Già a tre anni compiuti – nel 1989 – le giornate del piccolo Aaron Swartz sono più intense, e impegnative, di quelle di un adulto medio.
Dopo aver imparato a leggere, ha iniziato a giocare e, poi, a scrivere al computer. Poco dopo, ha imparato a capire il codice, e programmare. All’età delle scuole elementari è già in grado di elaborare piccoli programmi.
Al di là della sua spiccata intelligenza, l’Aaron-bambino ha un grandissimo vantaggio iniziale rispetto a molti suoi coetanei: non è soltanto un ragazzino particolarmente vivace e curioso – grazie anche all’ottimo rapporto con i due fratelli – ma può utilizzare, nel suo ambiente domestico, diversi computer e strumenti informatici moderni e potenti, dato il lavoro del padre, consulente informatico e sviluppatore di software.
Ha accesso senza problemi e senza limiti allo stato dell’arte delle tecnologie esistenti in un momento critico: l’espansione del web e la sua trasformazione in rete commerciale.
Per di più, può utilizzare computer Apple: l’interfaccia grafica di quel sistema operativo si presenta particolarmente adatta ai bambini, e gli permette di incanalare al meglio tutta la sua creatività e di rendere concrete le sue innumerevoli idee, in maniera semplice e intuitiva.
Nelle foto e video di famiglia, Aaron non sta mai fermo, né si mette in posa. Sta costruendo qualcosa. O sfreccia per la casa su uno skateboard improvvisato per, poi, rovinare tra le tende della cucina. O, ancora, è davanti allo schermo di un computer, dove muove un mouse, digita codice o gioca.
Deve, in ogni momento, fare qualcosa.

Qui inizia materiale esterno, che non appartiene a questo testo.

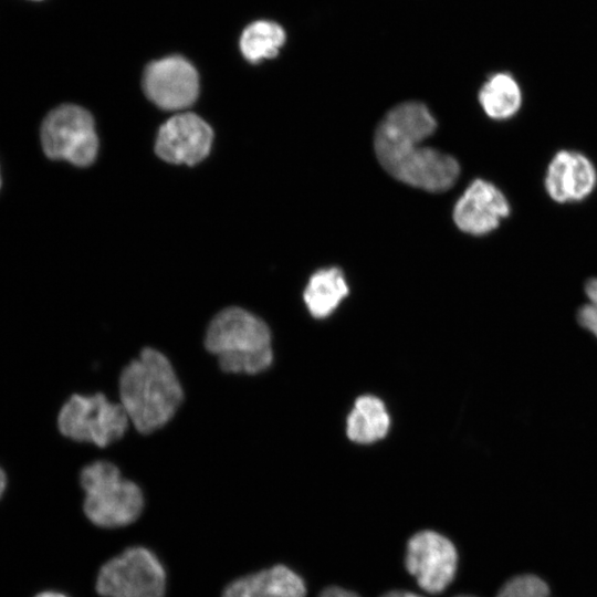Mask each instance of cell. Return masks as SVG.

Con un dinamismo che ha dell’incredibile.
La sua casa diventa, ben presto, anche la sua scuola e il suo “luogo di lavoro”: i tentativi dei genitori di orientarlo verso un percorso educativo tradizionale si dimostrano, fin dalla sua tenera età, molto difficoltosi.
Un simile rapporto conflittuale con l’ambiente scolastico, e le sue istituzioni, sarà una costante di tutta la vita di Aaron: dalle scuole elementari al college sino, poi, all’università.